The new scheme will provide an unprecedented level of certainty on almost all the NHS branded medicines bill. The bill will stay flat over the next two years and will grow slowly after that. The industry will make compensating payments to the Department of Health if NHS spending on branded medicines exceeds the agreed growth rate. The agreement therefore provides stability and predictability to both the Government and the UK pharmaceutical industry, supporting the industry’s global competitiveness. It will encourage the use of innovative and effective new medicines in the NHS.
Alongside these arrangements, the National Institute for Health and Care Excellence (NICE) will continue its work to introduce the broader value assessment for new medicines covered by value-based pricing. We have listened to feedback from patients’ groups that they would welcome further opportunities to feed into the development of the new arrangements for value assessment and have agreed that NICE will carry out a frill public consultation before implementing the methods for wider value assessment in autumn 2014. Publication of the complete 2014 PPRS is expected later in the year.

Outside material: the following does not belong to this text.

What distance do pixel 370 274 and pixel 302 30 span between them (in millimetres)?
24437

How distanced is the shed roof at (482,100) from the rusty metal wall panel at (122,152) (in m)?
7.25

In addition to the agreement, I am also publishing today the Government response to the consultation on the statutory pharmaceutical pricing scheme, which contained proposals to strengthen the scheme, and align it more closely to the PPRS. This scheme provides an important safeguard for the NHS, controlling the prices of branded medicines sold to the NHS by pharmaceutical companies that decide not to join the voluntary PPRS. Through this response document, we are setting out the changes we will be making, including introducing a 15% price cut on branded medicines sold by statutory scheme companies. We will shortly be introducing amending regulations to effect these changes.
Copies of the heads of agreement, the response to the consultation and the related impact assessment have been placed in the Library. Copies are available to hon. Members from the Vote office and to noble Lords from the Printed Paper Office.